Я даже немного порадовался тому факту, что в прикованном состоянии наблюдать за их подключением было крайне сложно. Так что большую часть процесса я только чувствовал, но не видел.
– И много Света ты хочешь в него закачать? – отойдя от обиды, уже довольно серьезным тоном спросила Аннигиляция.
– Весь, что я накопила у себя в покоях.
– Много. Он выдержит?
– Меньше нельзя. Есть риск отторжения и оттока. Но я приложу все силы для того, чтобы этого не случилось, – так же серьезно ответила Ева.
Дурашливая атмосфера, царившая всего минуту назад, практически полностью исчезла, и теперь тут воцарилось напряжение.
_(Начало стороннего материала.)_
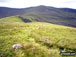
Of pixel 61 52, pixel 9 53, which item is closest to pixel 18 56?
pixel 9 53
К Анни присоединился Даггот, но он говорить ничего не стал.
– Начинаю, – сказала она, и я почувствовал, как загудели те самые выдвинутые колонны, а по прозрачным трубкам потек концентрированный Свет, больше напоминавший лаву.
Я думал, что все знал о боли.
Думал, что испытывал самую страшную из возможных, когда потерял Эгоса.
Я ошибался.
В вены словно заливали расплавленный свинец, который растекался по телу и сжигал органы. Я кричал так громко, как только мог, пока голос не охрип, а огненная жидкость не стала заполнять легкие.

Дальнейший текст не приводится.